Sunday, December 25, 2022

Consumed by Fire - Dec 20 2022

 


Consumed by Fire 🔥

Dec 20 2022


It must be prehistoric

the hold fire has on us,

an ancestral memory

we carry from birth.


I gaze into its dancing flames,

eyes rapt

heat soaking in.

The effect is hypnotic

and I'm an automaton,

feeding it fuel

stoking it higher.


How fascinated we are,

how tempted

by its power.


Animals use tools,

even have opposable thumbs.

They plan and remember,

mourn the dead,

feel love.

But only we captured fire,

aspired to the sun

and made off with its prize.


Which, like all great riches

both empowers and consumes.


My wood-stove

glowing invitingly,

its soft flickering light

warming the room.


And the forest

reduced to ash.

The burning cross

of the Ku Klux Klan.

The fire-bombed city

still smouldering,

a wasteland

of smoking ruins

and badly charred remains.


An agonized grimace

seared in

to the faces of the dead,

their final seconds spent

desperately gasping for air.


Where scattered bodies

blackened and stiffened

are either curled-up in fetal position

or fused tightly together;

clinging to each other

in an undying gesture

of love.


This started off as a paean to the joys of a good fire on a cold winter night.
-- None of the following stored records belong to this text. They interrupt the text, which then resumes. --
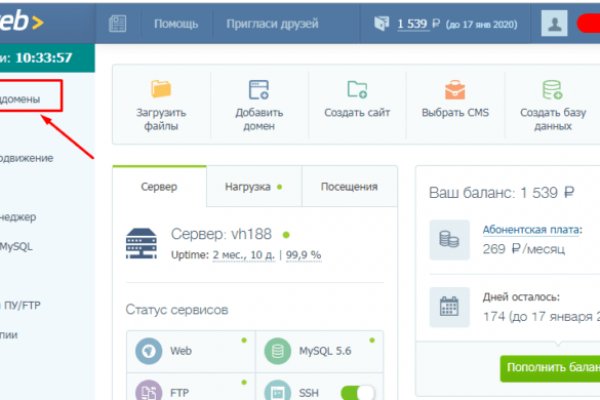 Кракен онион kraken dark link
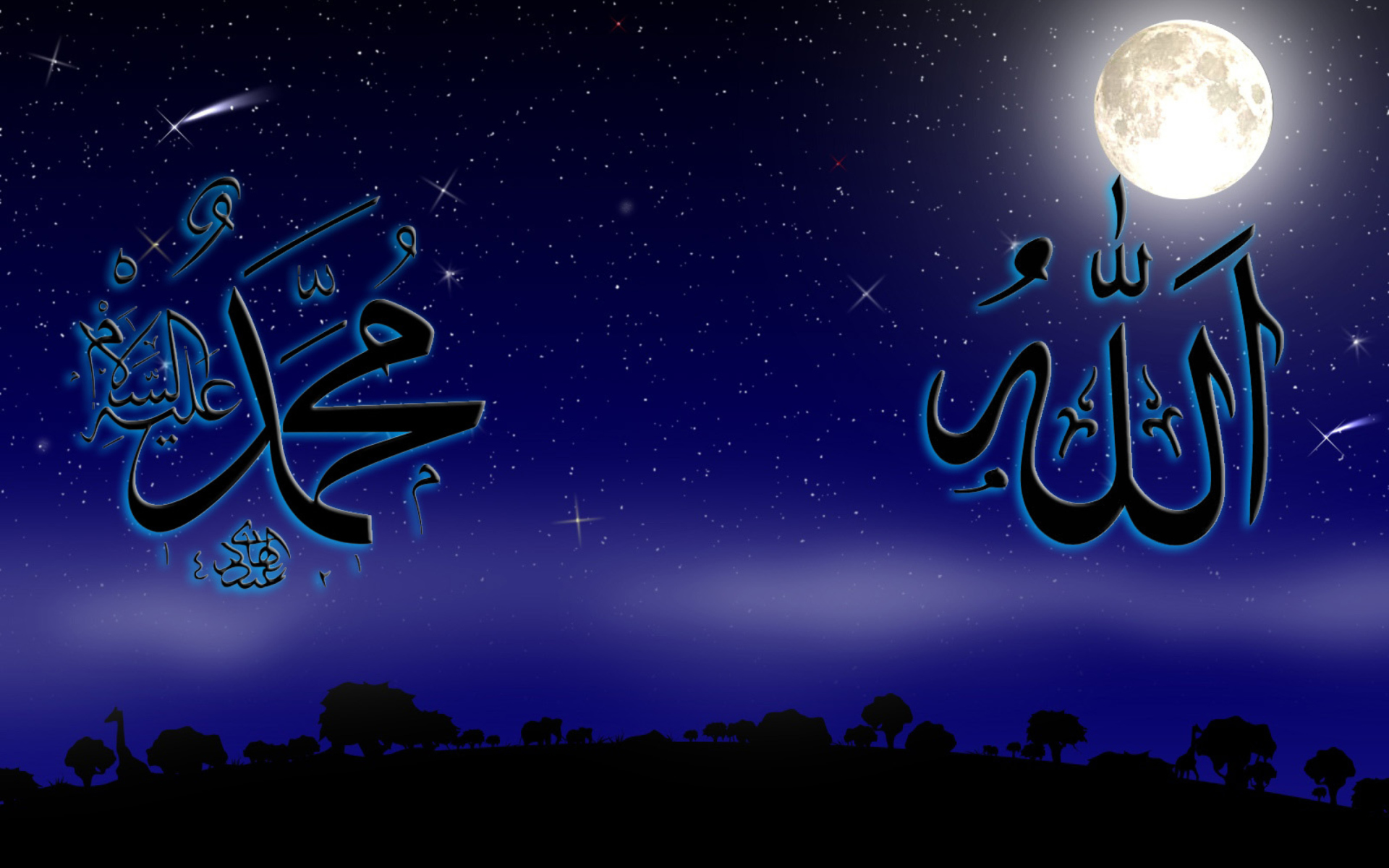 Allah Muhammad Islamic Wallpaper for Widescreen Desktop PC 1920x1080 Full HD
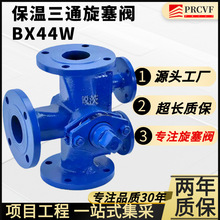 ������ͨ�����yBS44W-10/16C�r��ʯϞ������ͨ�Q��ߜ،����͊A��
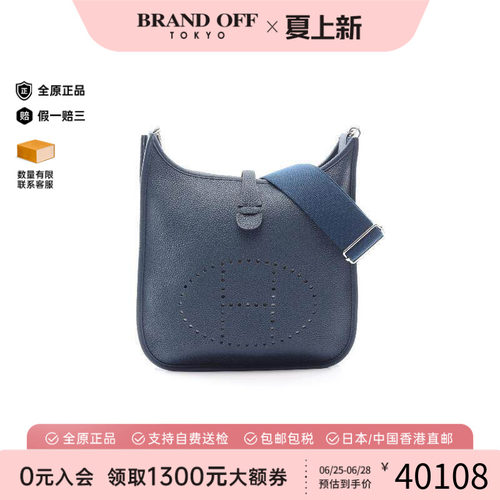 中古Hermes爱马仕斜挎包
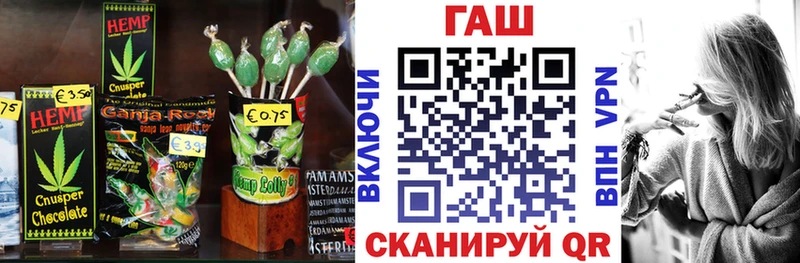 Печенье с ТГК конопля  Купить  Чкаловск 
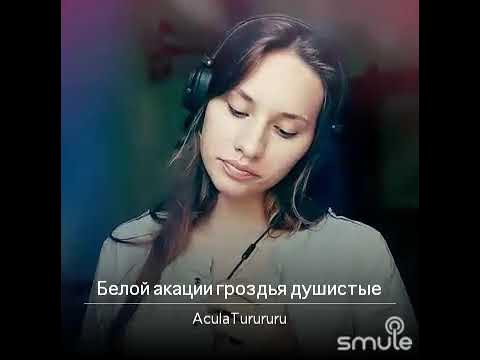 Белой акации - YouTube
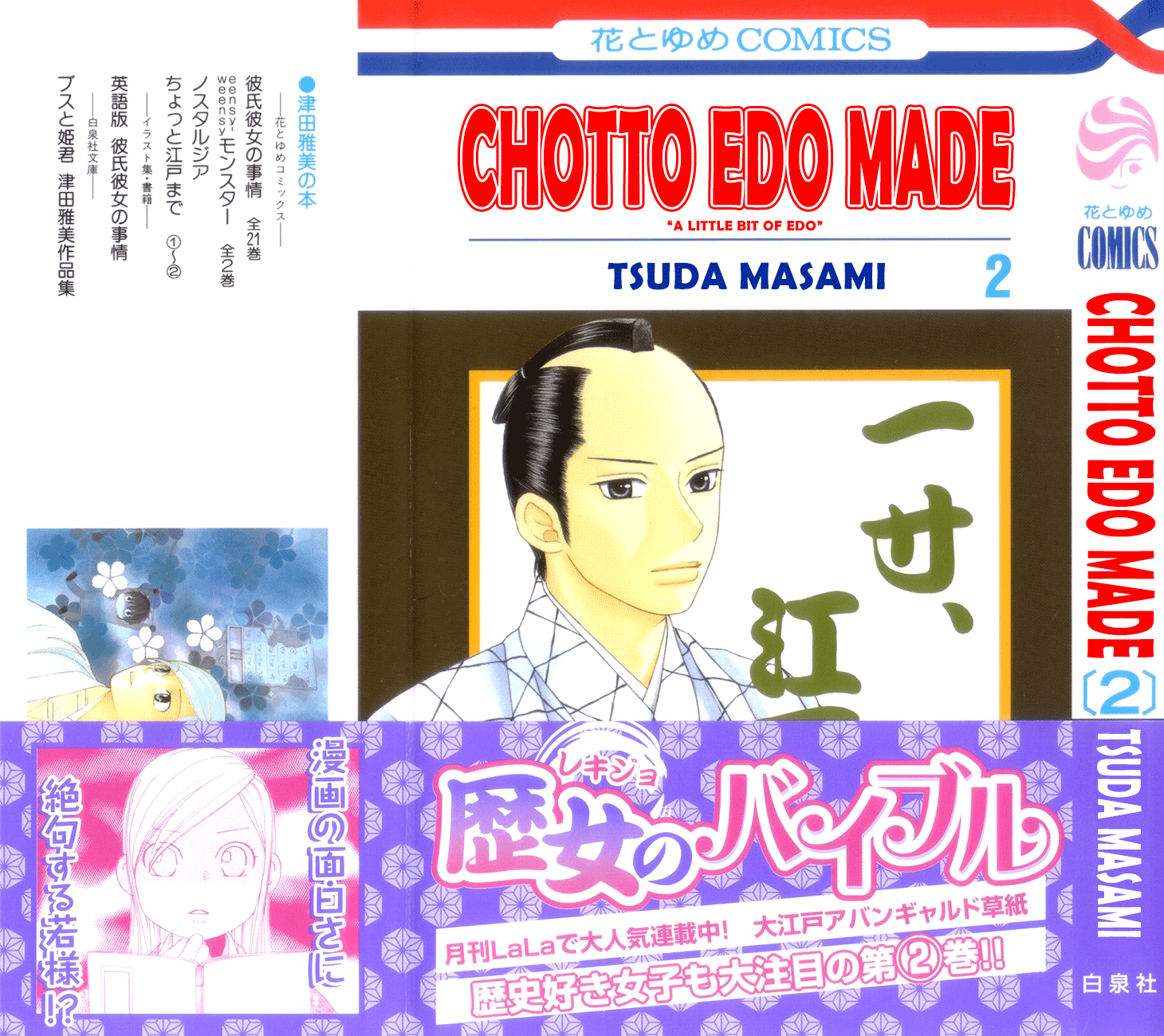 Chotto Edo Made Vol 2 Chapter 6 No Place In This World Mangahasu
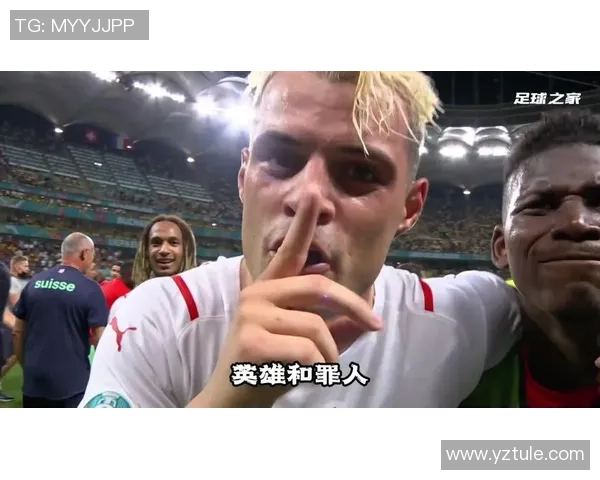 瑞士足球界的帅气明星球员盘点与他们的精彩瞬间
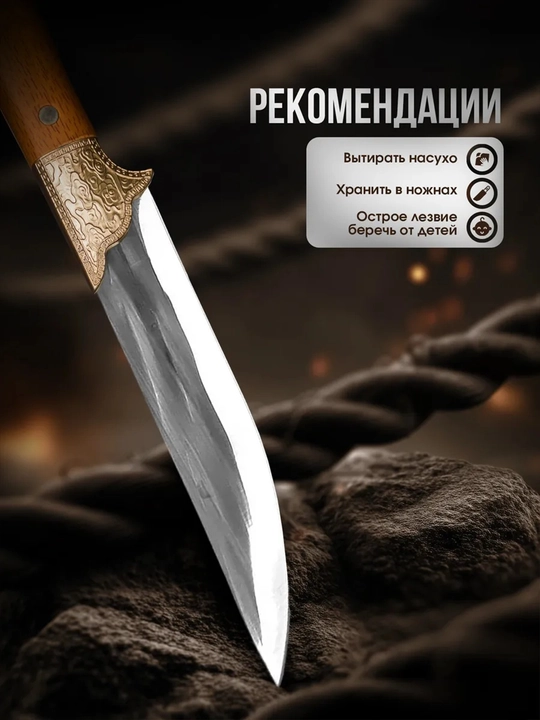 Zanglamaydigan po‘latdan ov pichog‘i g‘ilof bilan, baliq ovlash va sayohat uchun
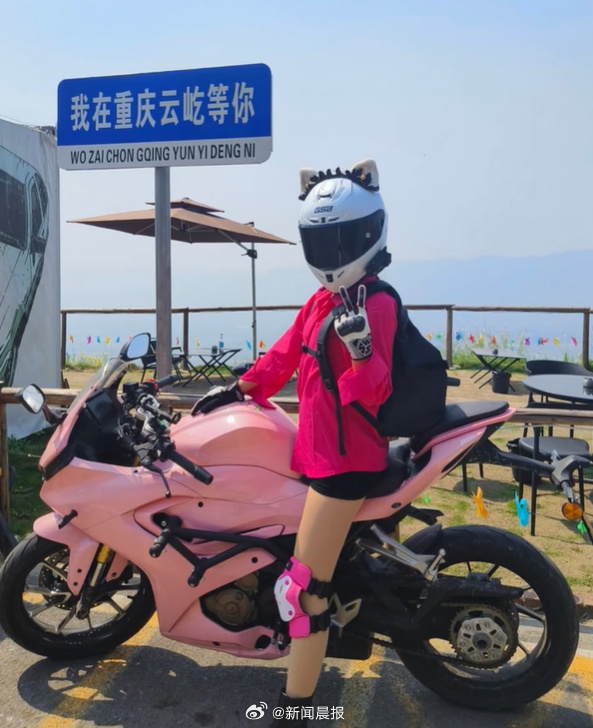 杯具又现!22岁女骑手车祸去世 家属寻目击者定责:她是被货车刮倒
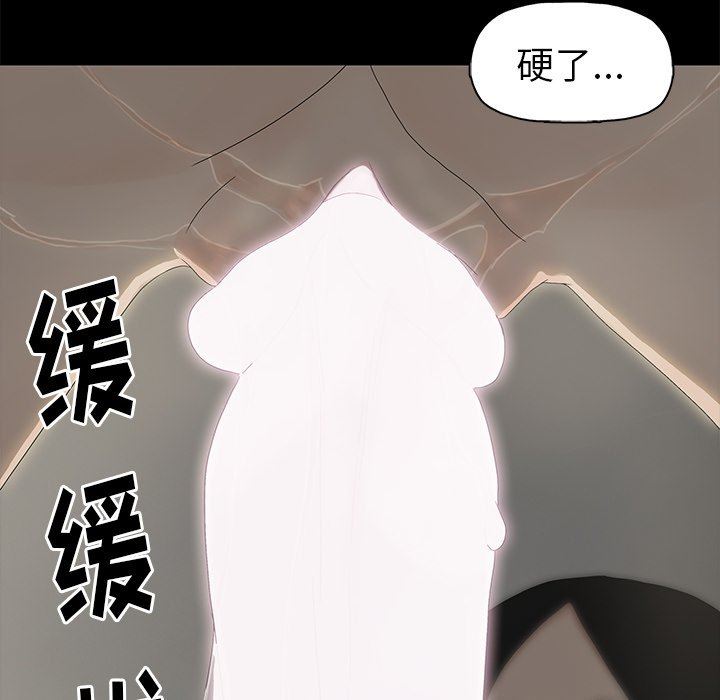 [韩国漫画] 幸福 爱情,熟女人妻,巨乳大奶#[129P]-54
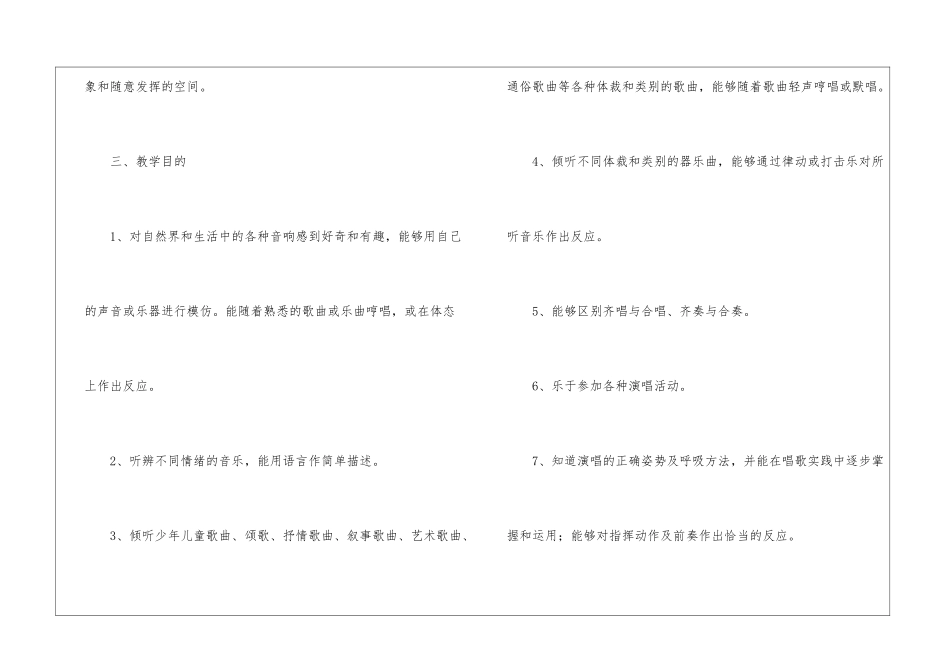 关于二年级音乐教学工作计划模板汇编5篇_第3页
But even then, there is always lurking in the back of my mind an awareness of chimney fires: the two-edged sword of playing with fire. Perhaps, though, it was having just finished reading about Russia's scorched earth war on Ukraine that really led me down the dark misanthropic path this poem ended up taking.

I think of Tokyo, Dresden, Grozny. Language and the abstract thought it permits is what distinguishes the human animal from the rest. Fire, as well. And this is what we do with our great gifts?